Al parecer, preguntas de esta naturaleza no se les ocurre en lo más mínimo a los “autoproclamados” defensores de la república que suelen poner el grito en el cielo cuando se menciona la necesidad de una renuncia. Ni siquiera se atreven a proponer a alguien porque, en los hechos tendrían que consensuarlo con el oficialismo y especulan con la idea de que después de los comicios podrán designar un incondicional como futuro cortesano. Lo que deja al desnudo que no es la independencia de poderes o el funcionamiento de las instituciones lo que procuran resguardar; sino la continuidad de ciertas y determinadas personas que desde su función resulten funcional a sus intereses.
Como vemos, son muchos los que hablan de “la moral” en términos abstractos; pero a la hora de cotejarla con los comportamientos concretos que cada uno realiza individualmente, se la olvidan en el escaparate de las ideas y solo recurren a ella cuando de juzgar a "los otros" se trata. Menuda desnaturalización de la “moral” es la que se observa hoy en día.

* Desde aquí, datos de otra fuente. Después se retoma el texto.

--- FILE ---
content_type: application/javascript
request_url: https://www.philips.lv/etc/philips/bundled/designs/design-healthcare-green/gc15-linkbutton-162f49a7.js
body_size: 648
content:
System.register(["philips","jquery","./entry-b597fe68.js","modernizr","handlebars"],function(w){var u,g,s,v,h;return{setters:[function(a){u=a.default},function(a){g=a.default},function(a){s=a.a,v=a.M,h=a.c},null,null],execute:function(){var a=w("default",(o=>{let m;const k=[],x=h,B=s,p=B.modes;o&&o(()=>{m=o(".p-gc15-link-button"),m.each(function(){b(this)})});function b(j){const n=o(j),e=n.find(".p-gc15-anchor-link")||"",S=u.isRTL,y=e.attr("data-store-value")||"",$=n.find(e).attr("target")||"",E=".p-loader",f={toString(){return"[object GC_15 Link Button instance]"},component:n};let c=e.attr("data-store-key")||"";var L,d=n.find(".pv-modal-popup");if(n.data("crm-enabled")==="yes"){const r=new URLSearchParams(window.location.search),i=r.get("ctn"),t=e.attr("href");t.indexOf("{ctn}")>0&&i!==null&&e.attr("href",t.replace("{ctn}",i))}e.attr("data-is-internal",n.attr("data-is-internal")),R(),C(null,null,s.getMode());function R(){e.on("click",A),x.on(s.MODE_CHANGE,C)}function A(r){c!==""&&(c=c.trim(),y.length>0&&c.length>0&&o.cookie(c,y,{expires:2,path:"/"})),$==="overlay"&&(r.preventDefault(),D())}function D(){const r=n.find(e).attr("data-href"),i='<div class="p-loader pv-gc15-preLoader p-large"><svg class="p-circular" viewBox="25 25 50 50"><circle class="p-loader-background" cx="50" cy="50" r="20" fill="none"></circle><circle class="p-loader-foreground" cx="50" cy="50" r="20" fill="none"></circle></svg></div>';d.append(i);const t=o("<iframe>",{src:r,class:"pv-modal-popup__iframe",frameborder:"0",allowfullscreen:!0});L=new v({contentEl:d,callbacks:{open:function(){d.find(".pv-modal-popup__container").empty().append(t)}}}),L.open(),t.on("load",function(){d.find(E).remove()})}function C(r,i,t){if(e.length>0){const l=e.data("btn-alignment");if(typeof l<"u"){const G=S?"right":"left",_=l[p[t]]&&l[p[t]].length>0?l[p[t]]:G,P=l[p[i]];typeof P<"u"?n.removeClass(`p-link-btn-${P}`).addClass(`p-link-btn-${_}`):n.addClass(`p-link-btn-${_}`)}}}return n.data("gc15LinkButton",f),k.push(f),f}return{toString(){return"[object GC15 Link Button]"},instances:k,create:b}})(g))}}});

El otrora “monitor” en el cual  uno debía observar su propio proceder para tranquilidad de su conciencia, ha sido sustituido por el arco y la flecha con la que se quiere alcanzar a los demás. La moral, al parecer, ya no consiste en juzgarse a sí mismo; se ha convertido en el medio que posibilita  juzgar a “los otros”.
Claro que en estas circunstancias “los arqueros” arrojan sus flechas ocultando sus antecedentes, porque en los hechos saben perfectamente que no emprenden estos “ataques” en defensa de “lo moral”; sino que lo hacen en nombre de la “moralina”. Que no es otra cosa que la falsa moral al servicio de unos pocos.